TASK TO COMPLETE:
Each entry below should be returned exactly as is, with the pictures removed.

START WORKING DATA

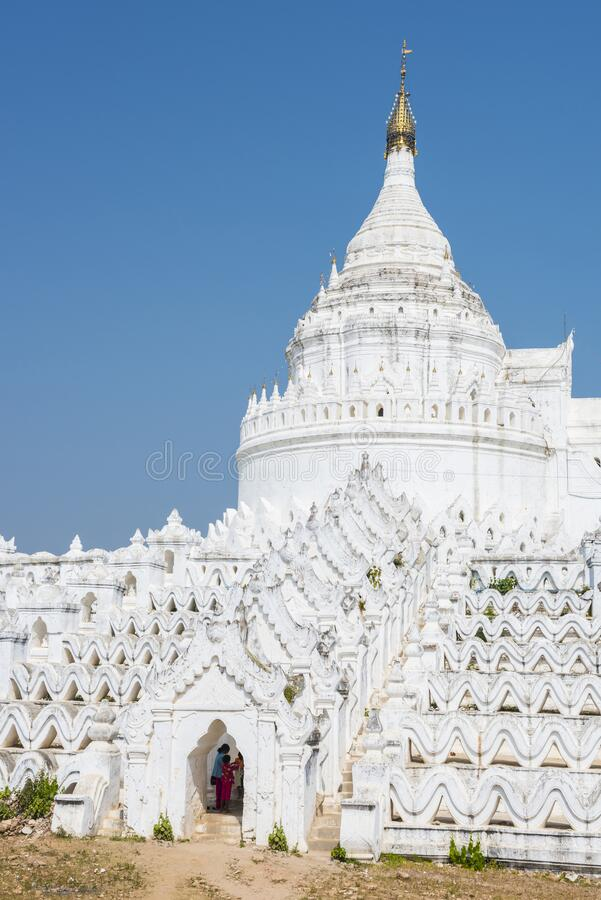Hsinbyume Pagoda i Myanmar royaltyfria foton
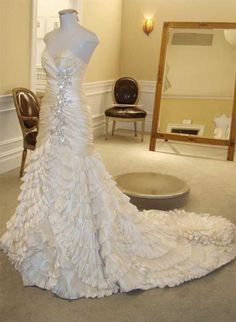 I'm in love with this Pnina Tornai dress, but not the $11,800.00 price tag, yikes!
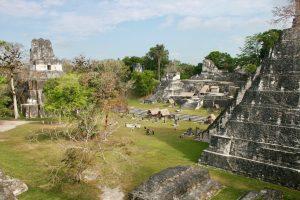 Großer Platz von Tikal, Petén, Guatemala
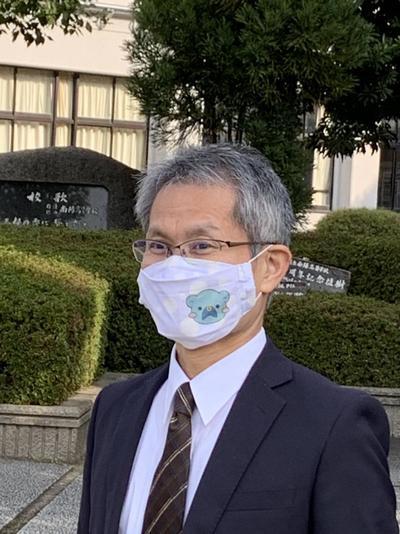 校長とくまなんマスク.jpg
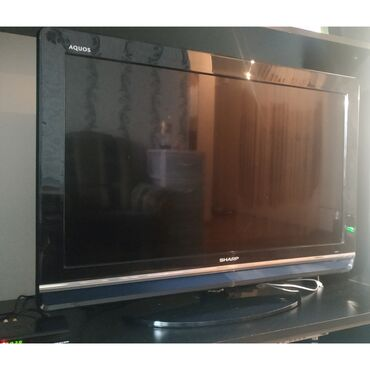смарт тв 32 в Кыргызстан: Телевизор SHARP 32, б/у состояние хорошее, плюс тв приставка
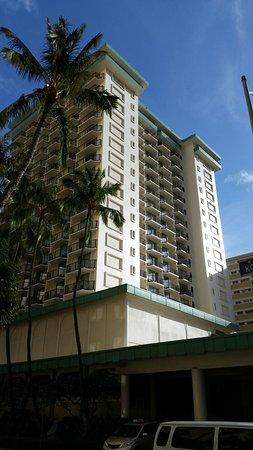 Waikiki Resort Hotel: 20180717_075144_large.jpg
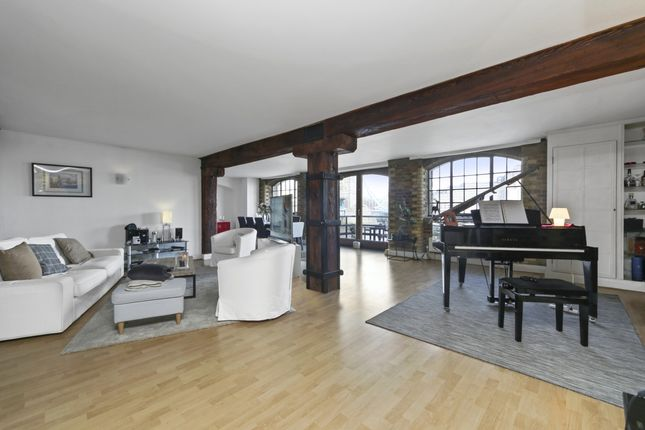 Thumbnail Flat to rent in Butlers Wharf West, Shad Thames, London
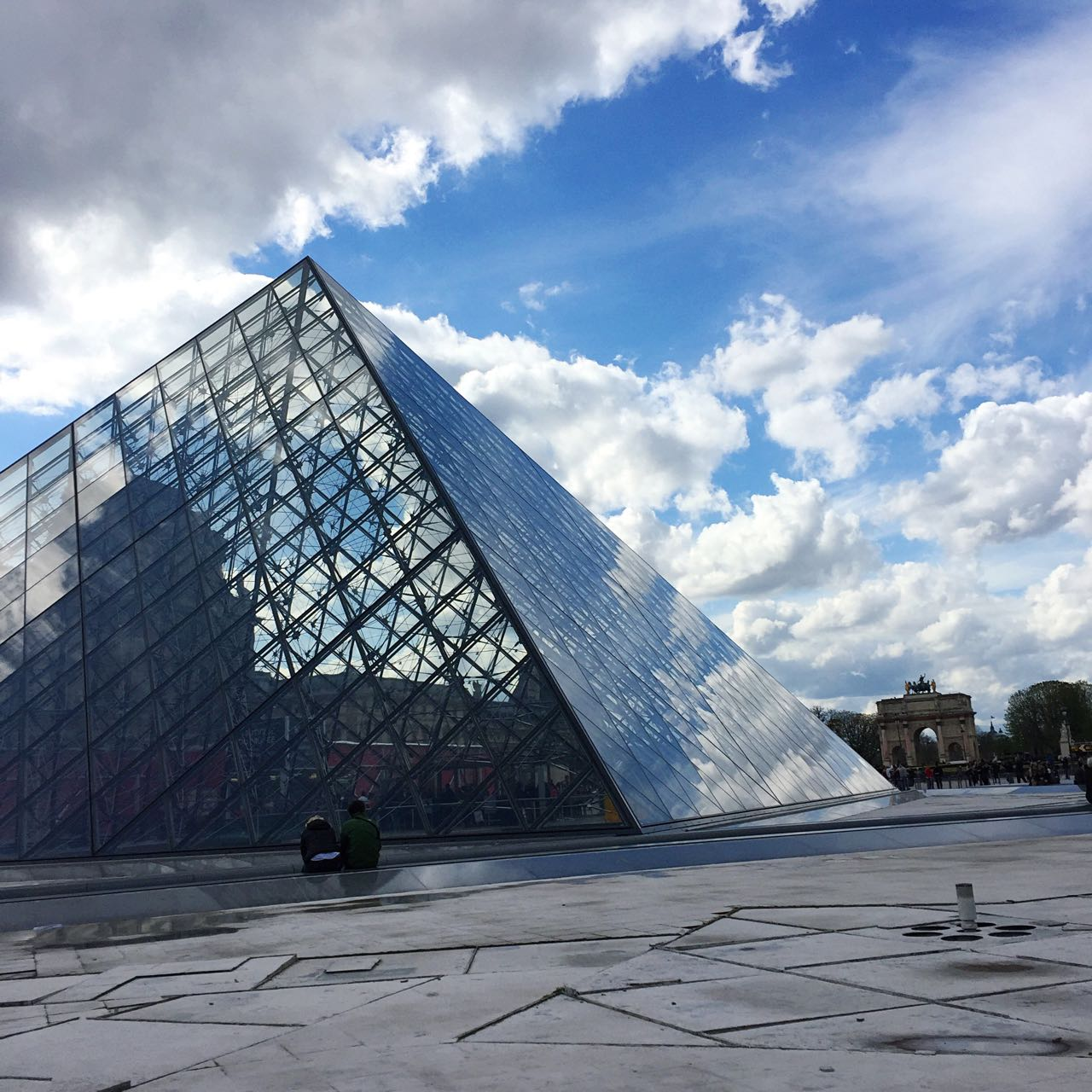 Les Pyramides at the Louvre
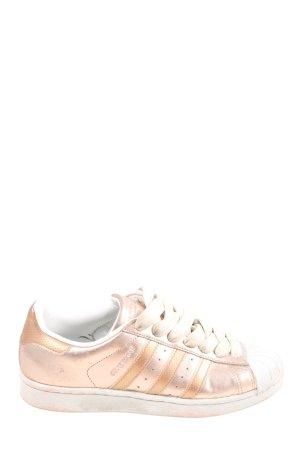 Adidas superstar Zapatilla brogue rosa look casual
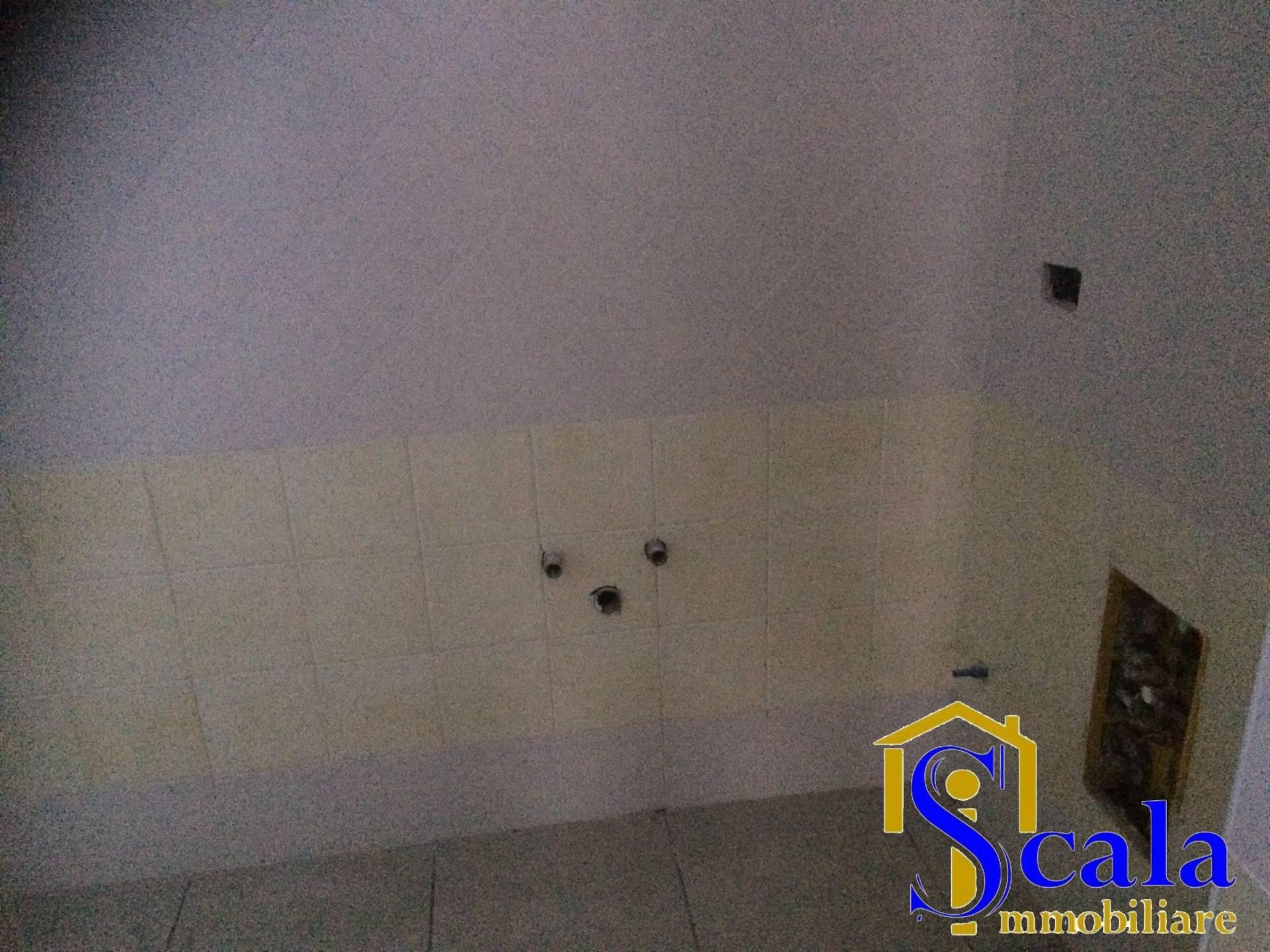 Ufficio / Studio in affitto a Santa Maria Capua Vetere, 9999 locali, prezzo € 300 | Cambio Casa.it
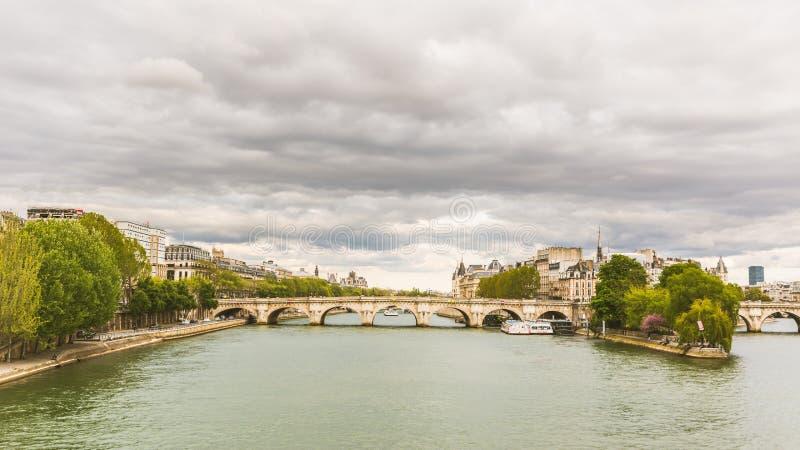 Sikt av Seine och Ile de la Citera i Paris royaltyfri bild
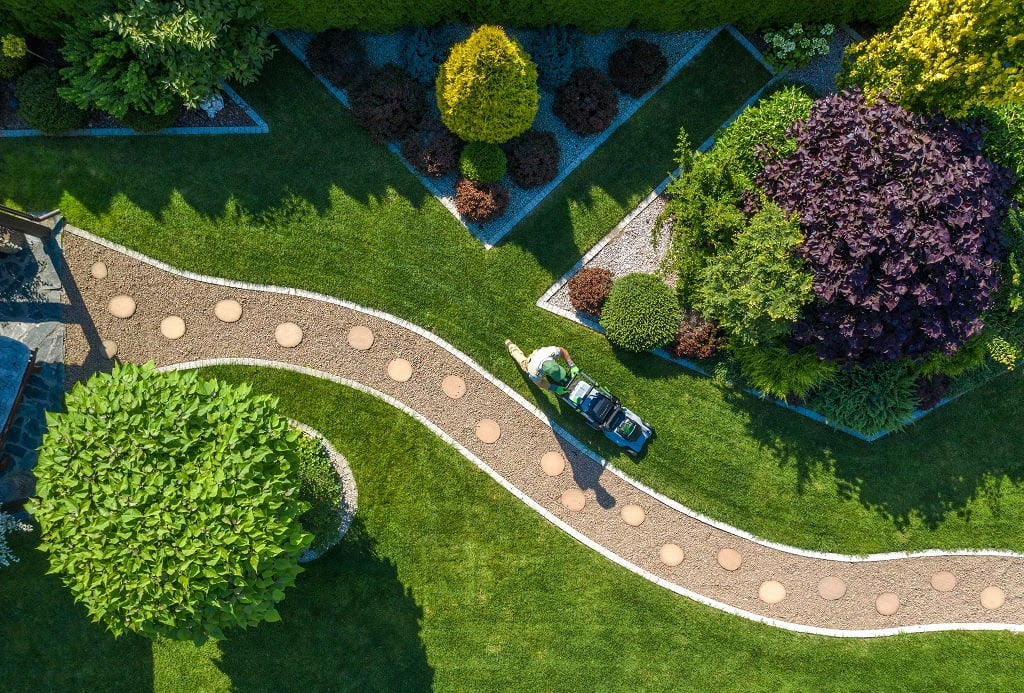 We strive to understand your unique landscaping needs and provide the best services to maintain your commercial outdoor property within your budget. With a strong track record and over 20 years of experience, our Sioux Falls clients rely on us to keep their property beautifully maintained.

END WORKING DATA

RESPONSE TO THIS EXERCISE:
Hsinbyume Pagoda i Myanmar royaltyfria foton
 I'm in love with this Pnina Tornai dress, but not the $11,800.00 price tag, yikes!
 Großer Platz von Tikal, Petén, Guatemala
 校長とくまなんマスク.jpg
смарт тв 32 в Кыргызстан: Телевизор SHARP 32, б/у состояние хорошее, плюс тв приставка
 Waikiki Resort Hotel: 20180717_075144_large.jpg
 Thumbnail Flat to rent in Butlers Wharf West, Shad Thames, London
 Les Pyramides at the Louvre
 Adidas superstar Zapatilla brogue rosa look casual
 Ufficio / Studio in affitto a Santa Maria Capua Vetere, 9999 locali, prezzo € 300 | Cambio Casa.it
 Sikt av Seine och Ile de la Citera i Paris royaltyfri bild
 We strive to understand your unique landscaping needs and provide the best services to maintain your commercial outdoor property within your budget. With a strong track record and over 20 years of experience, our Sioux Falls clients rely on us to keep their property beautifully maintained.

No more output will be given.